Spending on roads, rail and other infrastructure projects has received a multi-billion dollar boost in the NSW budget handed down this week, despite the state facing a record deficit.
NSW’s debt is forecast to soar to $105 billion by 2023-24 as record borrowing to fund its $30 billion infrastructure pipeline continues to ramp up in the hopes it will drive job creation and reduce the state’s unemployment rate, which is on track to hit 7.5 per cent this year.
NSW Treasurer Dominic Perrottet said the budget had made targeted investments to turbo-charge jobs over the next five years with up to 270,000 people expected to return to the workforce by mid-2024.
“The risk of long-term economic damage is too great if we do not take action, so we are taking advantage of record low interest rates and a strong balance sheet to turbo-charge our recovery.
“This budget includes measures to chart a course back to surplus by 2024-25, and a strong economic recovery will support that goal,” Perrottet said.
Employers will get a major recovery boost with $2.8 billion in payroll tax cuts including increasing the threshold from $1 million to $1.2 million to lower the cost of creating jobs, while a $5 million program will help small businesses apply for tenders.
Some businesses that are under the payroll tax threshold will also receive $1,500 vouchers to cover government fees.
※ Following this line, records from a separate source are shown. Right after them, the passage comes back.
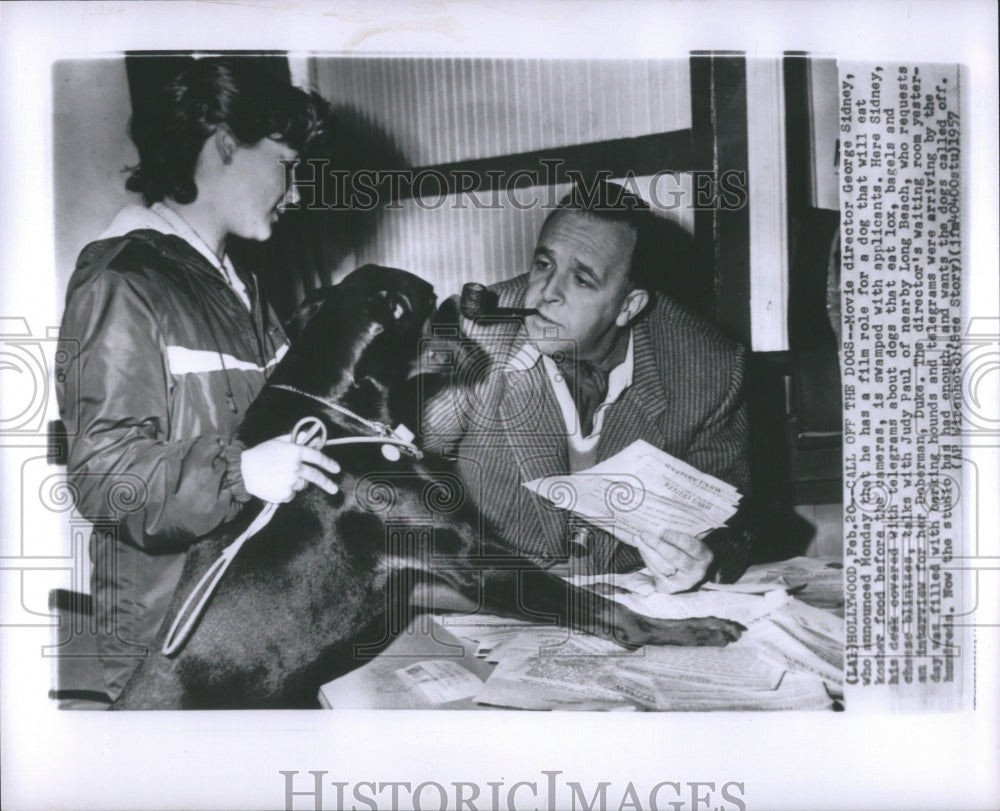 1957 George Sidney Press Photo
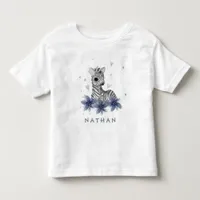*~* Baby Zebra Floral Jungle Boy Toddler Toddler T-shirt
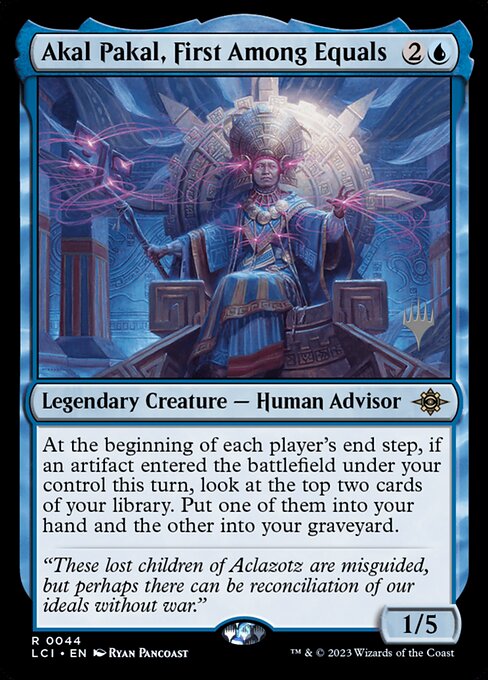 Akal Pakal, First Among Equals - Foil - Promo Pack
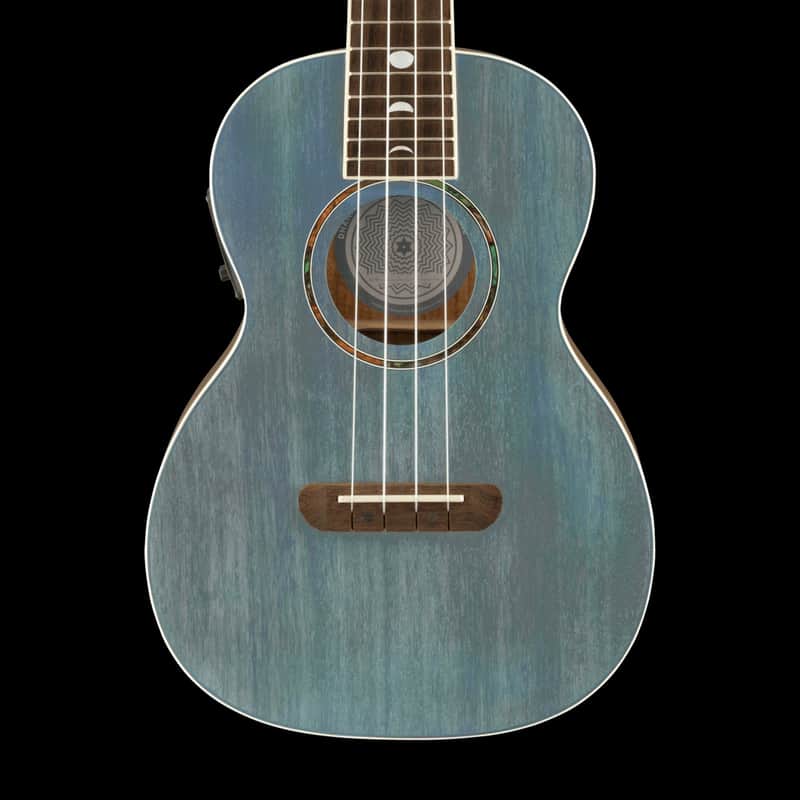 Fender Dhani Harrison Tenor Ukulele Turquoise With Gig Bag image 1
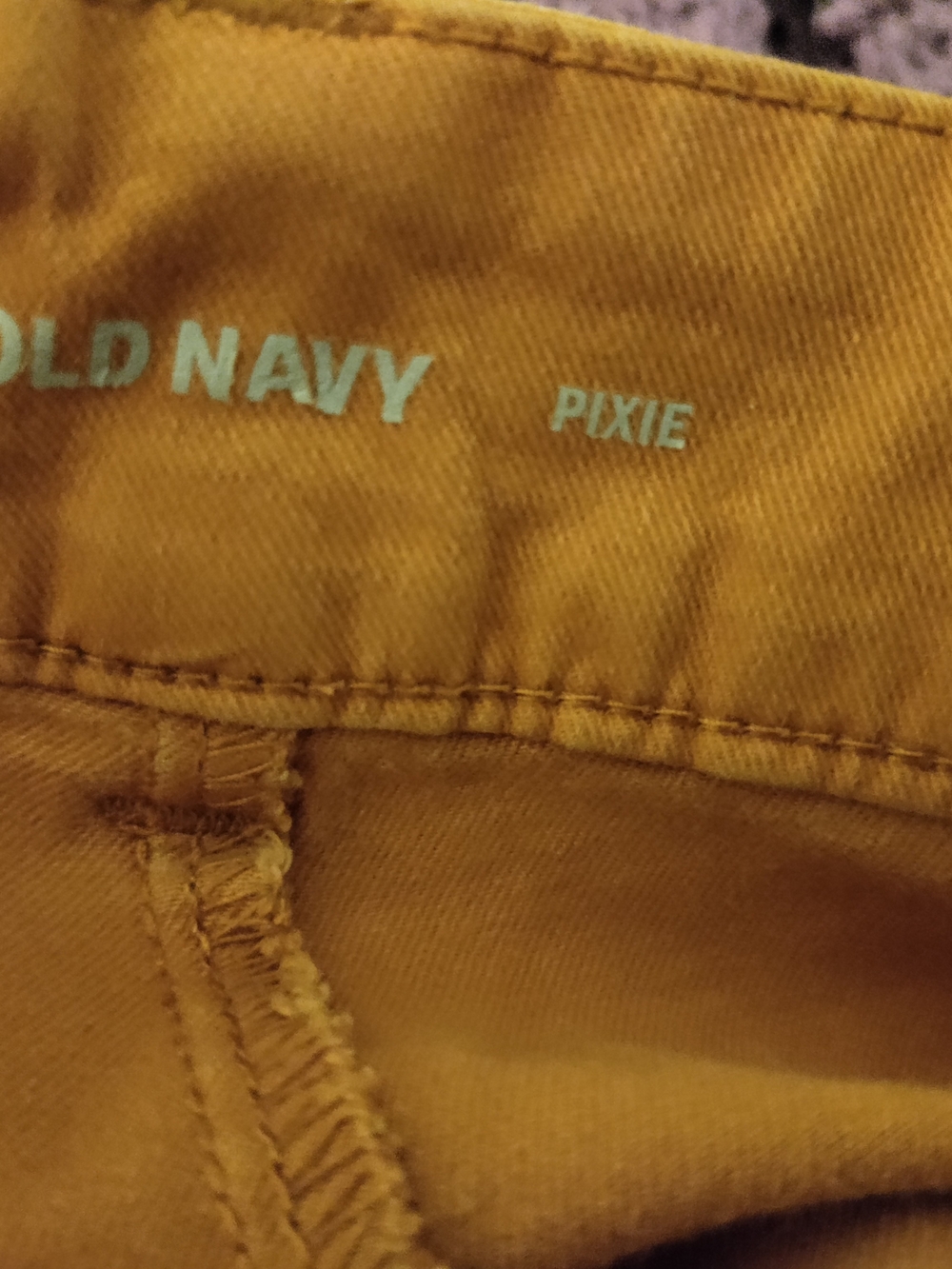 Old Navy Pixie Pants in Mustard and Olive - Picture 3 of 6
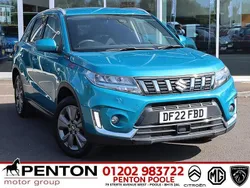 Turquoise Used 2022 Suzuki Vitara SZ-T SUV | £15,490 (Fair price)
The NSW government has also outlined major plans to push further into its shovel-ready infrastructure splurge, promising to spend more than $107.1 billion over the next four years to spur economic growth by generating upwards of 145,000 jobs per year.
The state received more funding than any other state for new projects as part of the federal budget earlier this year, securing some $2.7 billion, with $1.8 billion going to the proposed Sydney Metro-Western Sydney Airport rail line.
As part of the state budget, a further $30 billion will be spent in the next 12 months, including $18.2 billion on transport, $2.1 billion on health and $1.2 billion on education.
A further commitment of $650 million to the first stage of the $2.4 billion Parramatta light rail in Sydney’s west has also been made, as the first tracks of the transport project are currently being laid.
Upwards of $200 million will be provided for upgrades at railway stations with $43 million towards regional trains in Dubbo, $35 million to improve spots south west Sydney’s Heathcoate Road and $44 million towards the upgrade of Picton Road in the Illawarra.
The state government will also place $8.7 billion towards regional roads and transport, with most major highways around Sydney receiving investment.
Nearly $3 billion has been earmarked to build new or upgrade existing hospitals and healthcare facilities across the state.
As part of the upgrades, stage two of the $1 billion redevelopment of Penrith’s Nepean Hospital will be fast-tracked with a new intensive care unit, among other facilities.
The NSW government will also spend more than $812 million on building or upgrading social housing, with upwards of 1,300 dwellings planned to help create jobs while attempting to bridge the demand for affordable housing.
It comes as the Victorian government looks to spend $5.3 billion on social housing.
Regional schools have also been provided $650 million for new infrastructure.
The NSW government has also proposed a shift away from stamp duty to an annual property tax based on land values.
Buyers will be given the choice between the two, with the property tax option locking in all future owners of the site to the annual levy.
Stamp duties on the transfer of property, on average 4 per cent of their entire value of the property in government stamp duties, are the second-largest source of state tax revenue and generating 24 per cent of state tax revenue.
Real Estate Institute of Australia president Adrian Kelly said the reform would have “knock-on” benefits to the economy and needed to be preserved moving forward.
“Whilst reforms in the budget may prove to be a promising start, replacing one tax with another does not solve the long-term problem Australia’s property market is facing.
“Stamp duties on conveyances are inconsistent with the needs of a modern tax system and should be replaced with a more efficient means of raising revenue,” Kelly said.
Just as it did to the federal budget, the pandemic has smashed the public finances of the nation’s largest state, turning an expected surplus into a $16 billion deficit.
The NSW government said it expects the budget position to improve steadily by the middle of next year.
Perrottet has predicted the state will be back in surplus by 2024, describing this year’s budget as one “equally focused on reform, to forge a brighter future for our people”.